▶ _WHAT YOU ARE ASKED TO DO_:
Copy all lines below exactly as written. Leave pictures out.

▶ _SUPPLIED MATERIAL_:
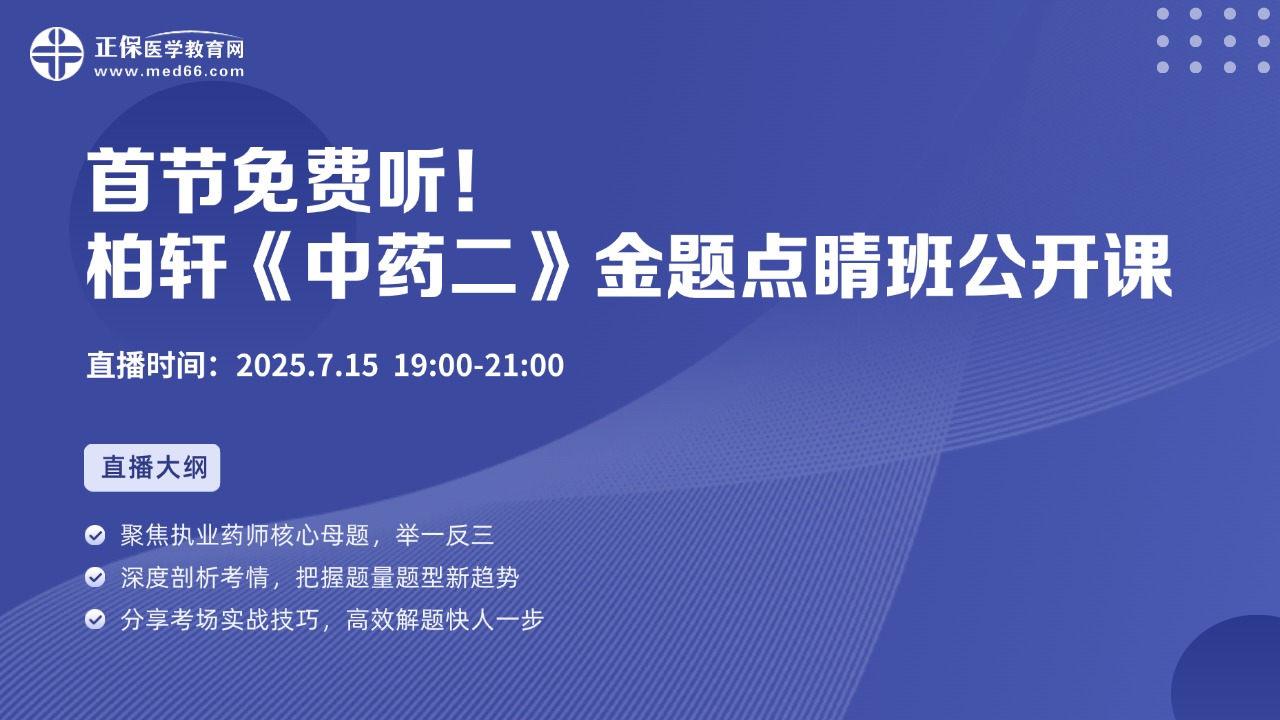 正保医学教育网
www.med66.com

首节免费听！
柏轩《中药二》金题点睛班公开课

直播时间：2025.7.15 19:00-21:00

直播大纲

聚焦执业药师核心母题，举一反三
深度剖析考情，把握题量题型新趋势
分享考场实战技巧，高效解题快人一步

▶ _SOLUTION TO THE PROBLEM_:
 正保医学教育网
www.med66.com

首节免费听！
柏轩《中药二》金题点睛班公开课

直播时间：2025.7.15 19:00-21:00

直播大纲

聚焦执业药师核心母题，举一反三
深度剖析考情，把握题量题型新趋势
分享考场实战技巧，高效解题快人一步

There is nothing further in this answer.